4,3 millions d’immigrés en France


Selon le dernier recensement de l’Institut national de la statistique et des études démographiques (Insee) réalisé en 1999, la France métropolitaine compte 4,3 millions d’immigrés, soit 7,4 % de l’ensemble de la population. Plus du tiers d’entre eux ont acquis la nationalité française. Environ 190 000 immigrés résident dans une collectivité : foyer de travailleurs, maison de retraite ou centre d’hébergement. Précisons qu’un étranger né en France n’est pas considéré comme un immigré.


Répartition des immigrés par pays d’origine


Les Européens représentent 45 % des immigrés installés en France. Les Portugais (13,3 %) sont les plus nombreux, suivis des Italiens (8,8 %), des Espagnols (7,4 %), des Polonais (2,3 %), les autres pays d’Europe représentant 13,2 % du total.


Les Africains regroupent 39,3 % de cette population, avec une forte prédominance des Algériens (13,4 %), des Marocains (12,1 %) et des Tunisiens (4,7 %).


Les Asiatiques représentent 12,7 % des immigrés dont 4 % de Turcs, et 3,7 % de Cambodgiens, Laotiens et Vietnamiens.


Enfin, 3 % des immigrés de France sont originaires de l’Amérique et de l’Océanie.


Plus de familles que de personnes seules


Sur 4,3 millions d’immigrés en France, 3 380 000 vivent en famille, 2 680 000 sont en couple, 490 000 sont des enfants et 210 000 des chefs de famille monoparentale.

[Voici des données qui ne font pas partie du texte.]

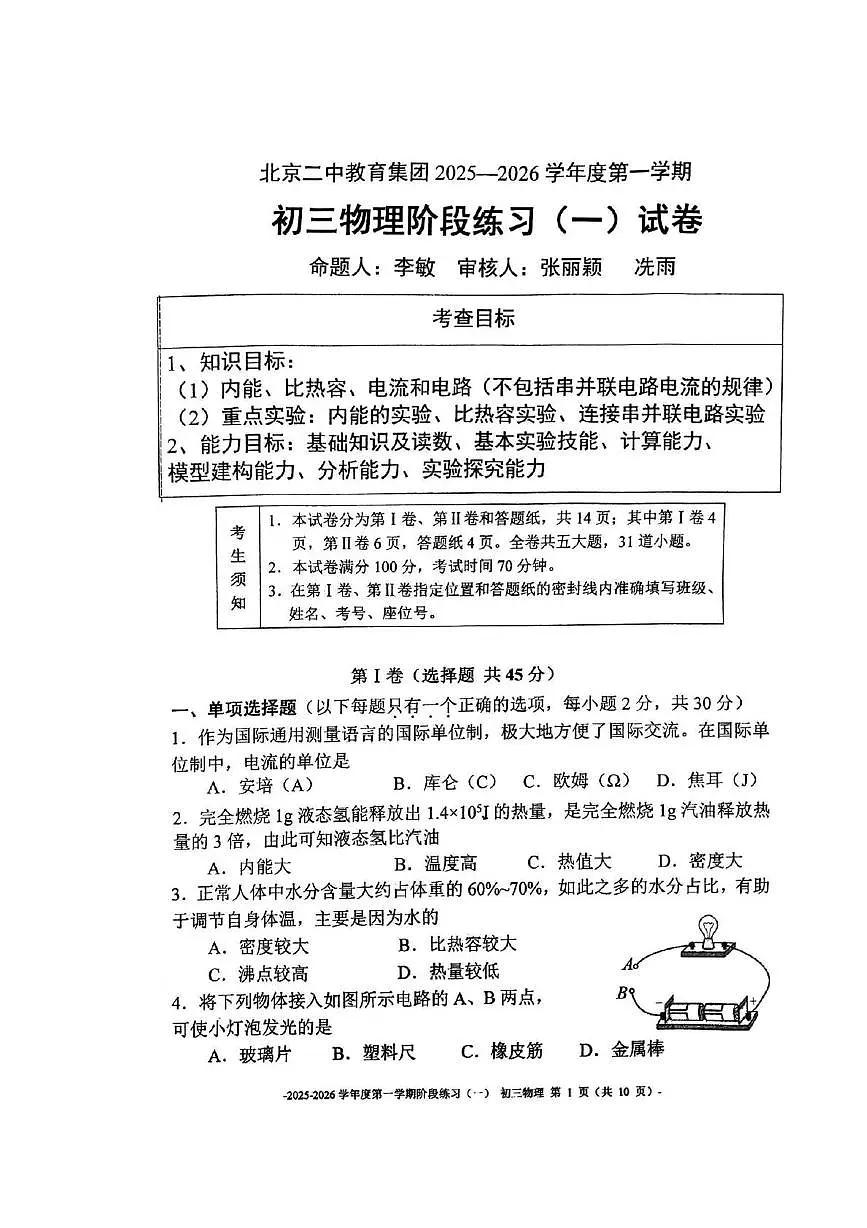 北京市二中教育集团2025-2026学年九年级上学期10月月考物理试卷第1页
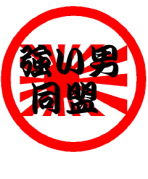 ������Ʊ��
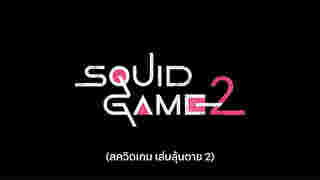 ภาพจาก : เว็บไซต์ Netflix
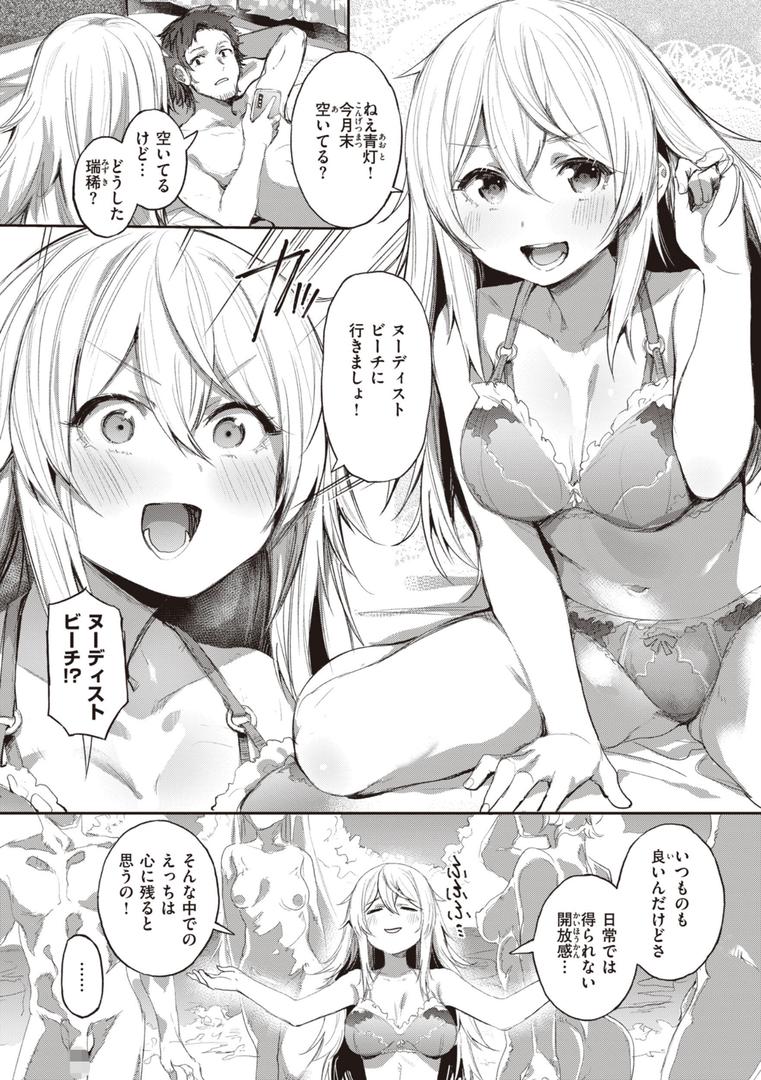【エロ漫画】インモラルマイン(もんちゃんrev3)【b915awnmg02110】 【エロ漫画】インモラルマイン(もんちゃんrev3)【b915awnmg02110】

Plus de 6 personnes immigrées sur 10 sont mariées, contre seulement 4 sur 10 pour l’ensemble des personnes résidant en France. À noter, par ailleurs, que près d’un million d’immigrés vivent avec une personne non immigrée, ce qui constitue autant de « couples mixtes ».

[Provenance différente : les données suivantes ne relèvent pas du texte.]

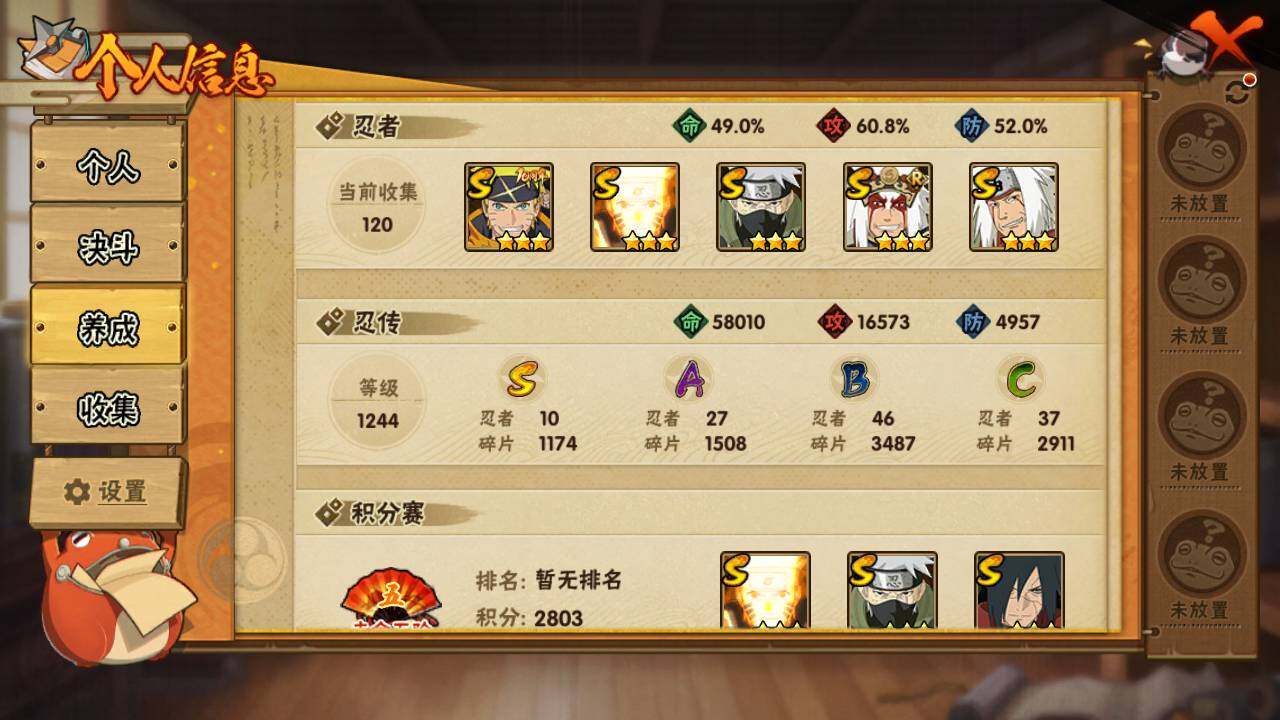 HYLFY418165火影忍者账号详情图4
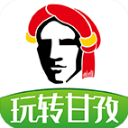 玩转甘孜生活服务软件免费版 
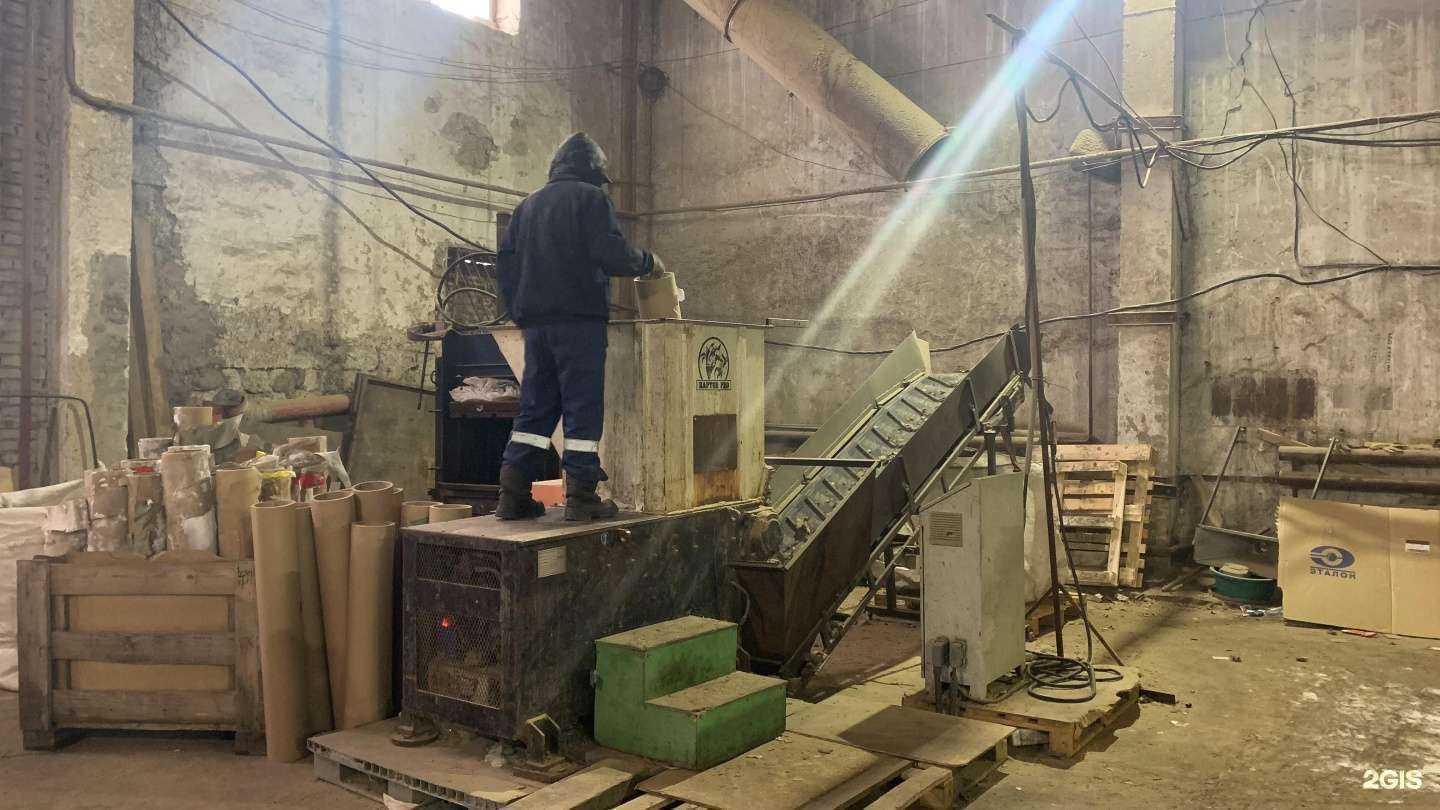 Отзывы на компанию Чистый мир в Томске c фото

Des titres de séjour en baisse


Le nombre de titres de séjour délivrés aux étrangers a baissé de 2 % en 2004 pour s’établir à 164 234. En revanche, l’immigration pour motifs familiaux ne cesse d’augmenter depuis 2000. Plus de 102 000 personnes ont reçu un titre de séjour en 2004, dont 24 % au titre du regroupement familial, contre 63 000 quatre ans plus tôt.